It’s been interesting watching the hens in the pumpkin patch. I bring in two at a time. They kick up dirt and eat worms and bugs and leaves. I sit in a chair and enjoy their company. When the two chickens who join me in “hen heaven” are best friends, like Eleanor and Edwina, their interactions are different than if it was, let’s say, Marge and Edwina. Friends in the garden stay close by each other, frequently brushing past each other, feathers touching. One watches what the other is eating, but rarely tries to steal it. There is little competition, but lots of guttural, cheerful clucking between them. On the other hand, put in two hens who are not best friends and they eye each other greedily and snatch morsels out from under the other. They will wander several feet away from the other. They cluck a bit louder and without quite as much chuckle. The two not-best-friends hens are still happy out there in the pumpkin patch, but it is clear that being with a friend is even better.

Egg Shells

Late in the afternoon I take a couple of chickens for an outing in the pumpkin patch. It’s a fenced 30 foot diameter area of pumpkin vines, sunflowers and weeds, loose dirt, bugs and wiggling worms. Chicken Heaven. I have two chairs in the middle of it. Yesterday, my 12-year old son and I sat and talked and watched Tweedledum, Snowball and Twinkydink scratch, dust bathe and chatter.

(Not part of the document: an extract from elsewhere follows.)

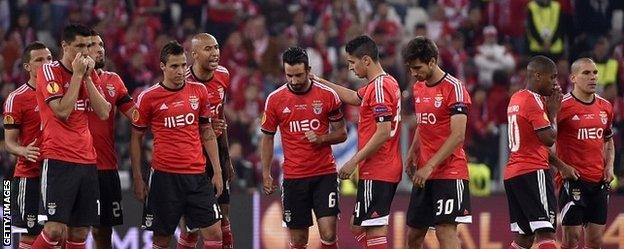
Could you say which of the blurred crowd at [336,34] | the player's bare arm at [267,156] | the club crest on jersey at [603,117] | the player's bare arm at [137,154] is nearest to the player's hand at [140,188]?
the player's bare arm at [137,154]

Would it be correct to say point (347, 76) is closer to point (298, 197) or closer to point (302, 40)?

All was pleasant, but then Twinkydink huffed up, walked in circles and looked distressed. Was she ill? No, she needed to lay an egg. Which she did, while walking about. It dropped two inches and broke. Twinkydink then stepped on it, smashed it some more and picked up the shell. The other hens came running to eat the yolk. Twinkydink took the prized shell away from the others and ate it.

Now, you don’t want hens to get to like the taste of eggs. They’ll break their own eggs if they know that they can. So that had me worried. Even worse, the shell was thin and flexible like a balloon, which is a textbook case of calcium deficiency. I bought ground oyster shells at the feed store today. I’ve read that old hens need more calcium, and since some of our girls are pushing three years, it’s probably time for a supplement. The oyster shells should take care of the thin shell problem. I’m hoping that the hens haven’t yet developed the bad habit of egg eating. I’ve been watching the hencam to see.